Why has generative AI become indispensable nowadays?
The generation of texts and the extraction of information from large heterogeneous databases in particular are increasingly being used in companies, but also by pupils and students. There are reports of efficiency gains in marketing, for example, or in simple programming tasks such as creating overview graphics for a company’s sales figures.
I see great potential in the area of scientific discovery, i.e. the support of scientific research, for example for the development of new medical agents or materials. Here it is worth putting a lot of effort into prompting and giving very detailed instructions, for example through so-called chain-of-thought prompting. Prompt chaining, i.e. step-by-step generation in individual steps, is also used to generate complex content as a co-creation process between humans and AI.
And where do the applications reach their limits?
You have to be aware that generated content can be incorrect. Whenever something is really important, human control is essential. For example, a Nature article from 2024 showed that large and instructable language models are less reliable.
In several benchmark datasets, incorrect output was produced for questions on geographical knowledge, scientific topics, but also for something supposedly simple like addition. The problem is that you can only check whether an output is correct once it has been generated. Large language models are not yet able to say “I’m not sure about this” or “I don’t know”. There are currently hardly any approaches for generative AI to better assess the reliability of generated output.
At bidt, you therefore consider trust to be an essential condition for the success of collaboration between humans and artificial intelligence. When do people trust AI?
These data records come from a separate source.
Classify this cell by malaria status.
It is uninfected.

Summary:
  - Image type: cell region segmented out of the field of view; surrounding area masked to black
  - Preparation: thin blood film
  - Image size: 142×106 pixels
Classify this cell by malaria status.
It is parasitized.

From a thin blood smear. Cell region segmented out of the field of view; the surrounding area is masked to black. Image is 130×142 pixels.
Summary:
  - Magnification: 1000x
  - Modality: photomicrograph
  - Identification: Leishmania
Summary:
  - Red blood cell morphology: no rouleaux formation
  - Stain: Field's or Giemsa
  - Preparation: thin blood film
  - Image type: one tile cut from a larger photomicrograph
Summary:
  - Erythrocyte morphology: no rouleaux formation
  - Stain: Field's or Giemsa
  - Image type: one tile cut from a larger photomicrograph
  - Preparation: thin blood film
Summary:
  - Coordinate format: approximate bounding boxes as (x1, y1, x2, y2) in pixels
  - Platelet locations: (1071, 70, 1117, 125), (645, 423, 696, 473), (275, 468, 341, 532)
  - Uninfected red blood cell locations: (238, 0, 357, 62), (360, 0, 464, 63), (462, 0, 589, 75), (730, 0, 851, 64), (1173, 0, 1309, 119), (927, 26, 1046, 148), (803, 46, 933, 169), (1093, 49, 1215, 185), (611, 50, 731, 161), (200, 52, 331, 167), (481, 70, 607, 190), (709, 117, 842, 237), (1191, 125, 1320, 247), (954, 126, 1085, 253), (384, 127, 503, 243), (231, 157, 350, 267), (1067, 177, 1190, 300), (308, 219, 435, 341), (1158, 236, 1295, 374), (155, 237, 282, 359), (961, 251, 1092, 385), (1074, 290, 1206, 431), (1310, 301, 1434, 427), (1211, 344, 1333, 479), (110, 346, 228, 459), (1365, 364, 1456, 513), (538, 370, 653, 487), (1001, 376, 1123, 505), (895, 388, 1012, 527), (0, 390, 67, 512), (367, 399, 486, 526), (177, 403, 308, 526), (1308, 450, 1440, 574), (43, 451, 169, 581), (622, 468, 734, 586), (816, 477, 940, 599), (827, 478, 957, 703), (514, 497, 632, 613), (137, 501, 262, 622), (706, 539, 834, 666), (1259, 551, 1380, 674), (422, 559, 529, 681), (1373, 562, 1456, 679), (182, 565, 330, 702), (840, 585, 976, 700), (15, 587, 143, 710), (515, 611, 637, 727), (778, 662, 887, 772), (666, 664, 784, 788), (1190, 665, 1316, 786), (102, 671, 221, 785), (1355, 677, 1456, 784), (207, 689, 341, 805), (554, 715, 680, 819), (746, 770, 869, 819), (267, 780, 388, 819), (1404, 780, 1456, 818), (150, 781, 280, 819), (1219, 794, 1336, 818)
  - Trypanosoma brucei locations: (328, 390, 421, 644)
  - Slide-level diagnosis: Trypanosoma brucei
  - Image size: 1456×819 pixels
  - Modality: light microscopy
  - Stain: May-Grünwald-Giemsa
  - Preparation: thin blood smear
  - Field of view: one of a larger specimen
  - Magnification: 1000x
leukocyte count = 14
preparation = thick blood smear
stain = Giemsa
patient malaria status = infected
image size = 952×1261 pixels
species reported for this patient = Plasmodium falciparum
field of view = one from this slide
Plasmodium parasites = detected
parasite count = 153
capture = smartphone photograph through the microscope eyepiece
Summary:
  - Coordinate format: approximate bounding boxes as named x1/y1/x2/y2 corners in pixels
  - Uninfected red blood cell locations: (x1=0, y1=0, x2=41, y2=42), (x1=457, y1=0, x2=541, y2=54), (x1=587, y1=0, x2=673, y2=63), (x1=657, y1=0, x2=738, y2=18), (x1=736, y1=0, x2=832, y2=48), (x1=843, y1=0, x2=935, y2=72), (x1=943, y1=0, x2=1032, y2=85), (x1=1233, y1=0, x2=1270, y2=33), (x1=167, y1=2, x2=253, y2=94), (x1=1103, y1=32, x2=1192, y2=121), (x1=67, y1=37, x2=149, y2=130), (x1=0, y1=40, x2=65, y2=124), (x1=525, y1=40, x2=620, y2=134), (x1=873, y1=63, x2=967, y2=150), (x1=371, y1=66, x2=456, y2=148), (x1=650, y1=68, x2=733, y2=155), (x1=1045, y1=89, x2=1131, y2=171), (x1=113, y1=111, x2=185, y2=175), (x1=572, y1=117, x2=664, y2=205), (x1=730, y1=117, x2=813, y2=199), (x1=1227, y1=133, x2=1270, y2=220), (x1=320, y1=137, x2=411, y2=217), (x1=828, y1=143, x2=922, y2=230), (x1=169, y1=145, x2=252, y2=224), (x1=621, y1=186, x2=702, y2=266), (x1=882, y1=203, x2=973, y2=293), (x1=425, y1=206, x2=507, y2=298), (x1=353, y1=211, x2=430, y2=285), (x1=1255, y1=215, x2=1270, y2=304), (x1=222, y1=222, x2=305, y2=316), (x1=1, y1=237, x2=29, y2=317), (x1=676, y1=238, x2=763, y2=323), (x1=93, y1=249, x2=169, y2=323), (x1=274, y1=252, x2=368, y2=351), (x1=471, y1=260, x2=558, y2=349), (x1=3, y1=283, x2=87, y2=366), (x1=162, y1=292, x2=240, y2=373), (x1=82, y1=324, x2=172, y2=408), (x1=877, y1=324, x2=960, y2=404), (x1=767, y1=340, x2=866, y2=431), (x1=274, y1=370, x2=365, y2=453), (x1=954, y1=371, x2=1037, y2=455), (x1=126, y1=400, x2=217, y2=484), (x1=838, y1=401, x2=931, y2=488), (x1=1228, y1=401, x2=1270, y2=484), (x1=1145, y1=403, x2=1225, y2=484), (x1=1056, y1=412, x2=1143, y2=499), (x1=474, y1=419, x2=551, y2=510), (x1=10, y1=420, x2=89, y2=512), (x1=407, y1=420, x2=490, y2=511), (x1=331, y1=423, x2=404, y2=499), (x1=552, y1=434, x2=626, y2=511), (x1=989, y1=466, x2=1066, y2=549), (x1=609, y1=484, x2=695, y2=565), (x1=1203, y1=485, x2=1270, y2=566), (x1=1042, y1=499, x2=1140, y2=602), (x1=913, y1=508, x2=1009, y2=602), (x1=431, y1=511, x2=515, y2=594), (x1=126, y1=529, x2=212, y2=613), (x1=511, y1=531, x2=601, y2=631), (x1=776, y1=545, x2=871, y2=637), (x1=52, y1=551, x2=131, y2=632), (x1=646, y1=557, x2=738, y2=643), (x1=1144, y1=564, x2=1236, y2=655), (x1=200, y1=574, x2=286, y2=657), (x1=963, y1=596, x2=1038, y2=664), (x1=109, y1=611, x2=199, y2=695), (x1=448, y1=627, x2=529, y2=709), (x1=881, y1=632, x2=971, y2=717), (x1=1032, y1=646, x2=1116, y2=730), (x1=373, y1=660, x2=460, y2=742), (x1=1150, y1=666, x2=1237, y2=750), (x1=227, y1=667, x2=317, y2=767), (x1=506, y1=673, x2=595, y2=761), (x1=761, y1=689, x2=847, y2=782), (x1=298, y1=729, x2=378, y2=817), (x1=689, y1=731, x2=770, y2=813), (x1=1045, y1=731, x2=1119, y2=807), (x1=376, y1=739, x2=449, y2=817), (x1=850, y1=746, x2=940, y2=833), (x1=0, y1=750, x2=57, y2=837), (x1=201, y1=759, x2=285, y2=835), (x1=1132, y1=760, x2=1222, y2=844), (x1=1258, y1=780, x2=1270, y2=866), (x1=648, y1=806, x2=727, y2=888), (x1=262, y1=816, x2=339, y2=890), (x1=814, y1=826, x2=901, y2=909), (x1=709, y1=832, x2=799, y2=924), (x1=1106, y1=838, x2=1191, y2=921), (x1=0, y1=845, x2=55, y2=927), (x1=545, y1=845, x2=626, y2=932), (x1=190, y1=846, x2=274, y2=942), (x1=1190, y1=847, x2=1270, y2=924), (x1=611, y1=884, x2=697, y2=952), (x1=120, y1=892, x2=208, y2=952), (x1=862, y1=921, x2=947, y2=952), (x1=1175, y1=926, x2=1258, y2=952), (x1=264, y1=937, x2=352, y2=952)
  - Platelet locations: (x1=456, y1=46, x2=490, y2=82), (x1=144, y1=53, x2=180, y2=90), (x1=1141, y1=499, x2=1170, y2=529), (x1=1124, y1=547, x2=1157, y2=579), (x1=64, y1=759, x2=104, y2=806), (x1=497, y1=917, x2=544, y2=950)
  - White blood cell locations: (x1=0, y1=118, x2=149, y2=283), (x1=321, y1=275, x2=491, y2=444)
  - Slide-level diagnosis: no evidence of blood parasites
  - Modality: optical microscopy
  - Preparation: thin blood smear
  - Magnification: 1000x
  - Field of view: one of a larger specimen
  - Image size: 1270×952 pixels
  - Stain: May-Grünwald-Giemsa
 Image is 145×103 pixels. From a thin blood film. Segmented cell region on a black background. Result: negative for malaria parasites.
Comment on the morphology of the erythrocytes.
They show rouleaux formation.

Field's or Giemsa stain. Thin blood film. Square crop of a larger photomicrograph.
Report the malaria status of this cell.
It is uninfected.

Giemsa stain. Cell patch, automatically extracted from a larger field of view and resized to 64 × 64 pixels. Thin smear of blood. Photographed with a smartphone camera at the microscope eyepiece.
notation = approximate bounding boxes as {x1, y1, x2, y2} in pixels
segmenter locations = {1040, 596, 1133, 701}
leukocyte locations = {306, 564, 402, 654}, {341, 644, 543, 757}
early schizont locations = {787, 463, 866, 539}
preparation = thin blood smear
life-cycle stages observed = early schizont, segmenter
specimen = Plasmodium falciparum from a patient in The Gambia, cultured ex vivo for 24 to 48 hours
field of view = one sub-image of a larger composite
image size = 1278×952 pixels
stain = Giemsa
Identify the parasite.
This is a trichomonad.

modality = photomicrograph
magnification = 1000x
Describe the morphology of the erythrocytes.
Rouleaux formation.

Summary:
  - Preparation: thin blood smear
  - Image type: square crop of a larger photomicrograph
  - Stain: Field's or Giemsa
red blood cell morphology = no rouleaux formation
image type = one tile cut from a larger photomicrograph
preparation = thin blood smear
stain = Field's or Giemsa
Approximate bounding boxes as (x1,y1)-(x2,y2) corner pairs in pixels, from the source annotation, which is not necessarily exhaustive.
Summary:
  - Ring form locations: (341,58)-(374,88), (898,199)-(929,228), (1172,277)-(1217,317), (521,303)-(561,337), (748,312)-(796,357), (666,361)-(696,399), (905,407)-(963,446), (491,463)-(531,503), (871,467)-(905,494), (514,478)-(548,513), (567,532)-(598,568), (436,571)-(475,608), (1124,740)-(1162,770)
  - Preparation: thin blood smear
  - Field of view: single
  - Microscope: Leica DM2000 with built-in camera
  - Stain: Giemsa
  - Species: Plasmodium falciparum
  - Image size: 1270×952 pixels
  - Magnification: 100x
Trust is a term that is defined in social psychology for interpersonal relationships. But we also recognise trust in institutions, such as the rule of law or the TÜV, in professional groups or even technologies. This refers to trust in their reliability. However, trust in generative AI is more complex than trust in the reliability of an email programme or an airbag control system. With these technologies, we have long experience of using them and have a mental model of what the system does. The mental model does not have to be technically correct, but it must enable us to assess the effect of an interaction with the system, what the system can and cannot do.
Most people know much less about AI than they do about a car. We know that a car can’t fly and we have hypotheses as to why the car won’t start. We have no comparable mental models and concepts for AI technologies. As a result, there are sometimes very misconceptions, for example that chatbots actually have an understanding of the object for which content is being generated.
Trust in AI systems can be viewed on different levels: Do we trust the underlying method, the provider, the expertise of the AI developers, the training data, the specific AI tool we use or the output generated for a specific prompt?
These complex levels of trust in generative AI are the subject of interdisciplinary research at bidt in the research focus area “Humans and Generative Artificial Intelligence: Trust in Co-Creation”. What questions are you dealing with exactly?
The research focus looks at the conditions for trust, in particular the necessary skills, evaluation criteria for the quality of generated content as well as technical, ethical and normative framework conditions. The process of co-creation is addressed from the perspectives of the production, interaction and reception of generated content. For example, the pAIrProg project, which I lead, is researching the topic of programme code generation.
From the perspective of computer science and psychology, we want to develop and evaluate trustworthy interfaces for the use of code generators in programming training and professional software development.
Prof. Dr. Ute Schmid To the profile
Keyword “trustworthiness”: With generative AI, there is a lot of discussion about quality and reliability when the AI hallucinates and plays out invented information. Under what conditions can people trust AI?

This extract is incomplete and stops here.